Задание
Выпишите все места, которые перечислены в подзаголовке текста ниже, начинающемся словами «Танцплощадка в Баковке».

Текст
Г: Ну, мы собирались, мы дружили как вот — Текстильщики, Грайвороново, вот. Большие так районы-то вообще-то. Вот…

[Верхние Поля?]

Г: Нет, Поля это уже… Ну, Поля мы как-то все дружили. Мы дружили. Мы уже вот с Люблино туда вот… там татары жили. Вот, где Верхние Поля… […]

[Не били татар?]

Г: Не… бить… ну как бить… Они всех доставали, но бить — нет. Ну, я не помню, чтоб… Были драки — мало. Ну… Вот на моём… скоко… ну… драки три было, ну что это? […]

[Именно с татарами?]

Г: Ну почему с татарами? Там же русские жили, татары. Просто вот этот район такой.

Б: Вот ещё одна из историй…

Г: А участковый был… Подожди, Б., перебью. А участковый был, это самое, дядя Вася. У нас, значит, железная дорога, вот Грайворон, и там окружная. Окружная. […] Пойдем наворуем, наворуем арбузо́в, дынь… Ну как, с вагонов. Наложим — и сидим, в домино играем. В домино играем. Участковый придёт: «Ну что, ребята? Арбузы… А где взяли?» — «Купили». Нифига купили. Ну чего, вот в карты выиграли — купили. [Смеется.] Сядет с нами, поест… Он один на всё, один был участковый.

Сокольники. Парк Горького. Таганка. Малаховка. Танцы

Б: В Москве не было танцев.

[Что значит не было танцев?]

Б: То есть не было, где молодежи прийти на танцы, танцевать.

[А Парк Горького? А Сокольники?]

Г: Веранды были, веранды.

Б: Единственный Парк Горького

[Сокольники?]

Б: Никаких танцев, никаких, ничего…

Г: Веранды были, токо веранды.

Б: Только вот выстроено, что в Сетуни, это я тебе рассказывал, Собачья радость.

Г: Почему? В Таганском, на Таганке была веранда…

Р: В Малаховке

Г: Ну, Малаховка далеко.

Танцплощадка в Баковке, в Таганском парке, в «Эрмитаже», в Измайлове. Стиляги

Б: Но была единственная площадка в Баковке. В Баковке. В Баковку съезжалась вся Москва.

[В Баковку вся Москва?]

Б: В Баковку. Вся Москва на танцы.

Р: Б.! Ну, а было вот в »Эрмитаже», где-то там были в центре…

Б: Ну это потом, потом. Потом в Парке Горького появилась вот эта центральная, эта самая, танцевальная площадка.

Г: Веранды называлось.

Исходные данные
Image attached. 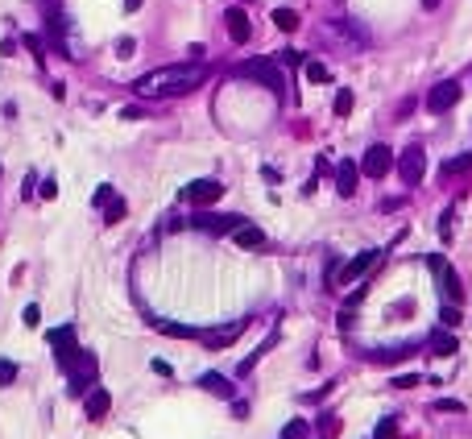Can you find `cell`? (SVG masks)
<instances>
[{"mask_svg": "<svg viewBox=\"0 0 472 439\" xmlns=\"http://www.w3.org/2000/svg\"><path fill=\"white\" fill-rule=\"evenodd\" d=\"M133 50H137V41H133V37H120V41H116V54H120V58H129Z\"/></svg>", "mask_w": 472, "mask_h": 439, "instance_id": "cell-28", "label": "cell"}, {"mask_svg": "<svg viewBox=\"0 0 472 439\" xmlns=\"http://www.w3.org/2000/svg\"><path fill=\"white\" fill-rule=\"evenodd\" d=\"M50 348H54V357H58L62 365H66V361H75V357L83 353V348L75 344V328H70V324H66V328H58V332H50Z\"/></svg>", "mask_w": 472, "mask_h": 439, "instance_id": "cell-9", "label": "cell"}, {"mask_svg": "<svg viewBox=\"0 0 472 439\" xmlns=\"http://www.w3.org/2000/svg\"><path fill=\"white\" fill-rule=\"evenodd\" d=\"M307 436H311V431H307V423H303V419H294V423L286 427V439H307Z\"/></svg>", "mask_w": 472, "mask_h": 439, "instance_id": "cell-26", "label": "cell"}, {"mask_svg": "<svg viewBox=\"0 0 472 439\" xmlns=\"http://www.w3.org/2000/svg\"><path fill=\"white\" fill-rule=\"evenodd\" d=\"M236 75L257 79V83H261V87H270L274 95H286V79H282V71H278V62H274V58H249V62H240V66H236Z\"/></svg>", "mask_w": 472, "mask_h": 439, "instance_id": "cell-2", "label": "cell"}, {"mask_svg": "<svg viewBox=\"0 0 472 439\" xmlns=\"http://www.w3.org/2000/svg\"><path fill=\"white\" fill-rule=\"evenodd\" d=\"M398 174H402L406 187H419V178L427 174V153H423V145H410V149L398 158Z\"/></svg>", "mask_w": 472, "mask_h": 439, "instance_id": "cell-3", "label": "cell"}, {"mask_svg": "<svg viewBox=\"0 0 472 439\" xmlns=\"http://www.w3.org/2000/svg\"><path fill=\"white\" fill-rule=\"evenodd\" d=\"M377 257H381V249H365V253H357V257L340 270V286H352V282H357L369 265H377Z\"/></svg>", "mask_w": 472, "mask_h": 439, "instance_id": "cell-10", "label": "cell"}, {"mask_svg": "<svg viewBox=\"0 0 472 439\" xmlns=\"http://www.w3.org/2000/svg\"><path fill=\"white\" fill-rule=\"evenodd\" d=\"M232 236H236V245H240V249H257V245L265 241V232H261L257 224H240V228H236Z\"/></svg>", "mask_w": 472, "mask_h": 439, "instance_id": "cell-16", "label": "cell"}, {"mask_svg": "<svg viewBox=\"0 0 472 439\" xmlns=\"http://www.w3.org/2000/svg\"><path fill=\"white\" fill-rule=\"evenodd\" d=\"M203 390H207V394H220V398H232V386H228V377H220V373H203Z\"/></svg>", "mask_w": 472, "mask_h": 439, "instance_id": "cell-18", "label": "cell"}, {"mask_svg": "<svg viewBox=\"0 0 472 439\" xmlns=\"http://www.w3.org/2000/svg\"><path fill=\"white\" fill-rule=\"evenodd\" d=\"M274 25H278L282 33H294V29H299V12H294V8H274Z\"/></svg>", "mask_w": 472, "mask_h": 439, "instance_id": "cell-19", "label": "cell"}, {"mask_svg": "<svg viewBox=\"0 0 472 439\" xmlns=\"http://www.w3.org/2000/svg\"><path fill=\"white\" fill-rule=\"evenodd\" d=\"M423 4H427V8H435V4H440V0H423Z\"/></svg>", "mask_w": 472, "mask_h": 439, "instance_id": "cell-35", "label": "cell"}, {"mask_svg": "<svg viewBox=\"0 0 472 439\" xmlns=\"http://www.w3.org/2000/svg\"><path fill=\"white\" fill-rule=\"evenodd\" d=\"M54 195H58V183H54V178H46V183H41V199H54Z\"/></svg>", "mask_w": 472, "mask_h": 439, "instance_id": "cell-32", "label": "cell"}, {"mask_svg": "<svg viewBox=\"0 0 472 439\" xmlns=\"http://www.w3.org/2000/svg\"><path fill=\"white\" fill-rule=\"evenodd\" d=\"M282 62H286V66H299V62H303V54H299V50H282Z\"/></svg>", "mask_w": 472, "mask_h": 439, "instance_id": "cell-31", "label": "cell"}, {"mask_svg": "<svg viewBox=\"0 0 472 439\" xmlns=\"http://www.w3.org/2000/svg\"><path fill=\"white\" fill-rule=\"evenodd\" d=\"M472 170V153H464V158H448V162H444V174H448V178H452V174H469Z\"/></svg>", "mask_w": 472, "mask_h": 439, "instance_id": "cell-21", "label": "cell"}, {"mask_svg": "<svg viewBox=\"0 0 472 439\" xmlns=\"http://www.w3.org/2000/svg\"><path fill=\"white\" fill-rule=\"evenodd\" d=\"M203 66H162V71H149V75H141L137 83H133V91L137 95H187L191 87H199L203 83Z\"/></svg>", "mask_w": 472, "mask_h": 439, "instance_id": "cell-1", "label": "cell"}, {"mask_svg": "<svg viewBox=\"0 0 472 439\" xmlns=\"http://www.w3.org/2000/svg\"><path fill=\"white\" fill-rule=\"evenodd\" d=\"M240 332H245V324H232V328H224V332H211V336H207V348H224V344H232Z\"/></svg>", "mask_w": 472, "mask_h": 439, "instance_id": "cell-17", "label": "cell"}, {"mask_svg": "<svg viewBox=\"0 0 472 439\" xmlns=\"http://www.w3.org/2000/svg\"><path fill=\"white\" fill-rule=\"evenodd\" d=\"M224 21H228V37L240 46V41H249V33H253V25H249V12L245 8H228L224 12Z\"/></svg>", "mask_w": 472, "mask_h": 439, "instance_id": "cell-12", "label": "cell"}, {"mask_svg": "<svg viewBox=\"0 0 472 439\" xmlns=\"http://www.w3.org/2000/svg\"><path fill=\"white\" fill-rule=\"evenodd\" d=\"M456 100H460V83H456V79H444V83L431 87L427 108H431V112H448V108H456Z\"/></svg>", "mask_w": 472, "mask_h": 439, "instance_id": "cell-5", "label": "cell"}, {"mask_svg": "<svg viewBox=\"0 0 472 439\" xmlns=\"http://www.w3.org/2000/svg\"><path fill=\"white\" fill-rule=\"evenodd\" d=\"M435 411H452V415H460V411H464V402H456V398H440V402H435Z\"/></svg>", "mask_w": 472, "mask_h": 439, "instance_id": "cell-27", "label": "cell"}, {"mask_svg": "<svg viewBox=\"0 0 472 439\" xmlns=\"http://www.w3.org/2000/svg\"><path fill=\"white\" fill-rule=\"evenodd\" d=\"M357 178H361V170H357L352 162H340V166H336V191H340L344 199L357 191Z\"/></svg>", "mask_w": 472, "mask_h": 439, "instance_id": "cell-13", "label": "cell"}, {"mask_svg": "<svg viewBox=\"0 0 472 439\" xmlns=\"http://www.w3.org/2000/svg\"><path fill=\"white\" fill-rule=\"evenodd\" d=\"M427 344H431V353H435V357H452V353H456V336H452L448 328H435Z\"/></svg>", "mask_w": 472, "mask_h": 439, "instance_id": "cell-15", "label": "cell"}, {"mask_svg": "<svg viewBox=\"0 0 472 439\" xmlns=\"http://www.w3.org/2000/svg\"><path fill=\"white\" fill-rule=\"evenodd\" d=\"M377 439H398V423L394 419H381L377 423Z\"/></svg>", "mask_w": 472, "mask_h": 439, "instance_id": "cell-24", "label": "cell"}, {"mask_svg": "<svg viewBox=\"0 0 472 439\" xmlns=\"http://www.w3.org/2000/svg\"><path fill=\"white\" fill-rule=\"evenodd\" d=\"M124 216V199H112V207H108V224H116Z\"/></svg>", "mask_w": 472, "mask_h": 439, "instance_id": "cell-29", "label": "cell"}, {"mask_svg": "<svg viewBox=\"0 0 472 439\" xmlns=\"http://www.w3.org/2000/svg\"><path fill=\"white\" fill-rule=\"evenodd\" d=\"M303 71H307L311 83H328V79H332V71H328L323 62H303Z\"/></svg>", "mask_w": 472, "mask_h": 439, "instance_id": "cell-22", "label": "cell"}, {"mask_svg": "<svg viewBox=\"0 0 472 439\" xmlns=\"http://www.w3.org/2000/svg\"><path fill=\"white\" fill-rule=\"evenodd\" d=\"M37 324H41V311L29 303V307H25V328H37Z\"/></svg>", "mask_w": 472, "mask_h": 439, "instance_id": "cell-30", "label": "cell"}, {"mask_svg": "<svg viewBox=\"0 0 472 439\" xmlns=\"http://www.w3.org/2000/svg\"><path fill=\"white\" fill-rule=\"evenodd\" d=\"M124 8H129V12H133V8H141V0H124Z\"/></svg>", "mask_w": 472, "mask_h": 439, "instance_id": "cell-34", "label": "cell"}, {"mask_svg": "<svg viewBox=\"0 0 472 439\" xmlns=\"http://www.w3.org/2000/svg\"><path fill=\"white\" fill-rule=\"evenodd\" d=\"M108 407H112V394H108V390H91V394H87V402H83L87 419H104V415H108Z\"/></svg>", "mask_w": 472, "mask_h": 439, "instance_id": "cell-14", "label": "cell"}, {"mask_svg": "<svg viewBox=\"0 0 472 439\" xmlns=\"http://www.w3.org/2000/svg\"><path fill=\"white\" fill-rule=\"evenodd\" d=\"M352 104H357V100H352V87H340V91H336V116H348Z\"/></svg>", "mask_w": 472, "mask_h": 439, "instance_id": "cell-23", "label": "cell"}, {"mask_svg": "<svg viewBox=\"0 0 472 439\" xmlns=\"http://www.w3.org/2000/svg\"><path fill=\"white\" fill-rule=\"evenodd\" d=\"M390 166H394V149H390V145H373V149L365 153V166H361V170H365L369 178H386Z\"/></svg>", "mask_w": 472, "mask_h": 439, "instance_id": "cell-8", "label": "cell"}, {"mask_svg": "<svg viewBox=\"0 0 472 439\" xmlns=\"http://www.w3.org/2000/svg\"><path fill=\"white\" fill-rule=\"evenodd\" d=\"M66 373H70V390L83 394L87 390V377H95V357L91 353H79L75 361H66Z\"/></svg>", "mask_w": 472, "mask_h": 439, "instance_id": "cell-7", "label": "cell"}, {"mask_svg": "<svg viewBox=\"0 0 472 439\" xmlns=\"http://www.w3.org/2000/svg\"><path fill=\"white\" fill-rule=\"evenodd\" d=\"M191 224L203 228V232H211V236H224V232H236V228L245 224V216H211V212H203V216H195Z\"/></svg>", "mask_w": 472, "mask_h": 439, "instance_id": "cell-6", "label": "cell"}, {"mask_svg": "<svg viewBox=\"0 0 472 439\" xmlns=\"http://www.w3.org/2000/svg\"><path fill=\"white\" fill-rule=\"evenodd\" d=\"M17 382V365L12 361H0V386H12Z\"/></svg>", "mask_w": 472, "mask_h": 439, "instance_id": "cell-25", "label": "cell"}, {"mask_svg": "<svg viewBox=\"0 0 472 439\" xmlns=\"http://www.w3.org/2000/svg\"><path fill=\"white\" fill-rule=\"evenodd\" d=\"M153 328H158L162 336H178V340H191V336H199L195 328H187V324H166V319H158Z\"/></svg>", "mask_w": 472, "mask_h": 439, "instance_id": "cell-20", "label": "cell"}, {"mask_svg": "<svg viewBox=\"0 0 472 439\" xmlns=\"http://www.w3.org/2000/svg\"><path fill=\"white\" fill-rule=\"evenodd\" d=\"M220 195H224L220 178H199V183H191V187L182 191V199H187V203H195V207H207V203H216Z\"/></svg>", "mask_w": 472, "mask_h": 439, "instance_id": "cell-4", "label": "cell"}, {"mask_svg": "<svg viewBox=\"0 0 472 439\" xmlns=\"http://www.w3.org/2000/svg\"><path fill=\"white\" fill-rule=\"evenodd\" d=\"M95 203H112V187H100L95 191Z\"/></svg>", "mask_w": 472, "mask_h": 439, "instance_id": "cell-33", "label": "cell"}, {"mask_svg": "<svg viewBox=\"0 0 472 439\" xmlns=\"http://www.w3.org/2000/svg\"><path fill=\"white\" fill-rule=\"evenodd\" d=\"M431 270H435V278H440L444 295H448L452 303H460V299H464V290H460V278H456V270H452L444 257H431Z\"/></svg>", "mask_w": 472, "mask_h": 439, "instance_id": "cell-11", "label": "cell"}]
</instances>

Решение
Баковка, Таганский парк, «Эрмитаж», Измайлово.